Introducing Ambiguity Resolution in Web-hosted Global Multi-GNSS Precise Positioning with Trimble RTX-PP

In the middle of 2011 Trimble introduced the CenterPoint RTX real-time positioning service providing centimeter accurate positions for real-time applications. This service relies on the generation of precise orbit and clock information for GPS and GLONASS satellites in real-time. Support for the first Japanese QZSS satellite was recently added to the system. While existing PPP systems are available via web access today, the RTX-PP is unique with respect to the support of QZSS signals, the ability to resolve carrier phase ambiguities and the associated convergence performance. The CenterPoint RTX service is providing real-time precise GNSS positioning for specific markets such as Precision Agriculture, Survey and Machine Control. The delivery of corrections for the receivers in the field occurs either via satellite link or internet connection. This paper introduces the new Trimble RTX Post-Processing (RTX-PP) service which is running in the cloud providing absolute position estimates in the well-defined reference frame ITRF2008 using GPS, GLONASS and QZSS observations.
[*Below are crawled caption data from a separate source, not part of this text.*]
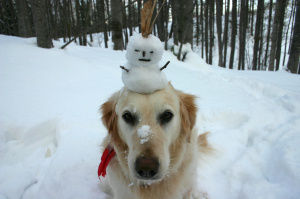 dog_w_snowman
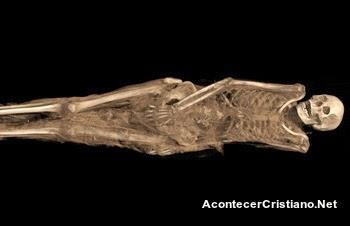 Momia egipcia con tatuaje
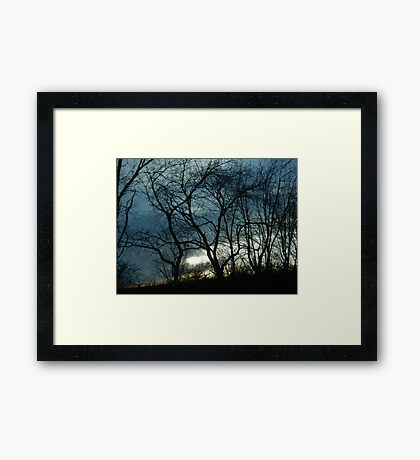 Blue & Yellow Color Sky Sunset Tree Silhouette Framed Print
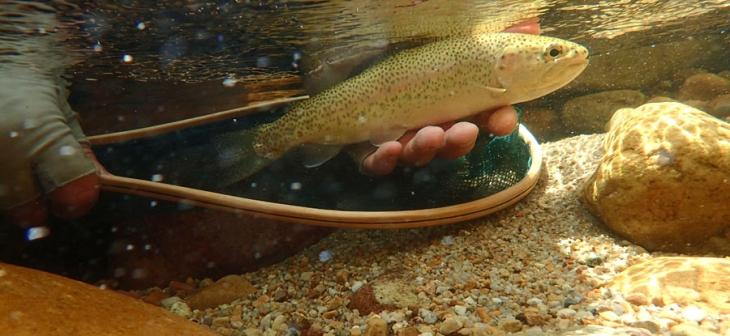 6_Trout_under_water_PA290424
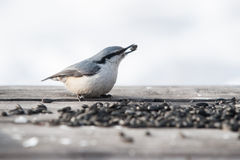 Eurasian nuthatch with sunflower seed Royalty Free Stock Photography
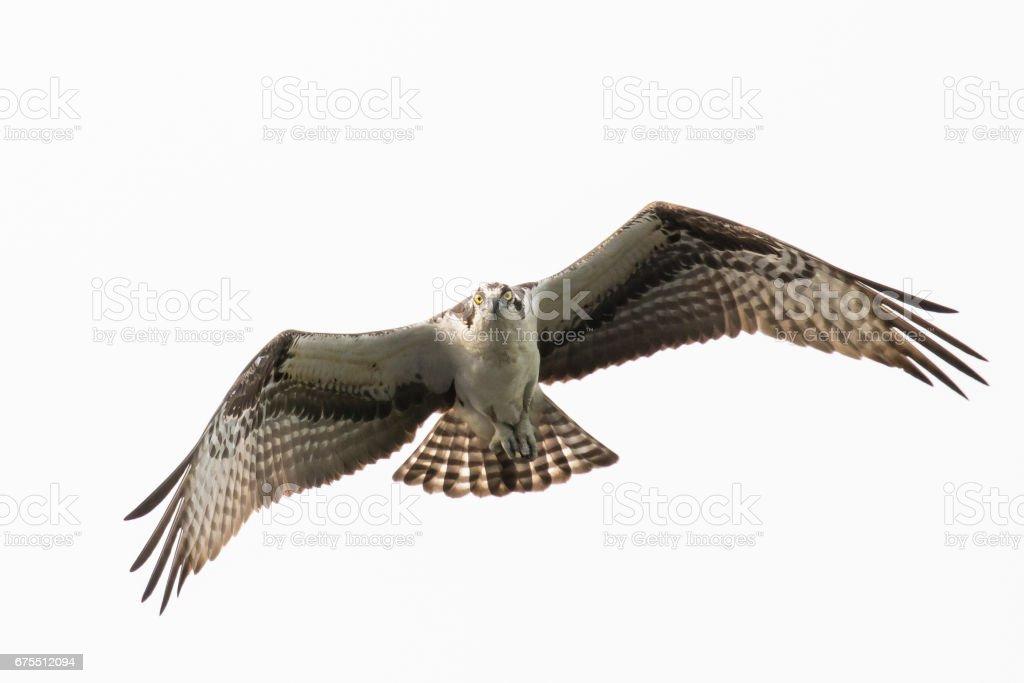 Flying Head On photo libre de droits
The service is available as a web service as well as through a variety of Trimble office software products. The achievable horizontal and vertical accuracy level of RTX-PP can be better than one centimeter with one day of measurement data. Since the convergence time of the solution is well below one hour, however, the delivered horizontal positioning accuracy is typically better than 2 centimeters after only one hour. The paper presents the technology behind RTX-PP and discusses the different applications the service addresses. These include but are not limited to the establishment of precise reference frames with a well-defined datum; especially in areas without sufficient infrastructure, monitoring of the positions of GNSS reference stations for quality assurance purposes and tectonic motion and monitoring of deformation and subsidence. Time series of position estimates will be presented to demonstrate the achievable accuracy in a variety of scenarios, including static and kinematic cases.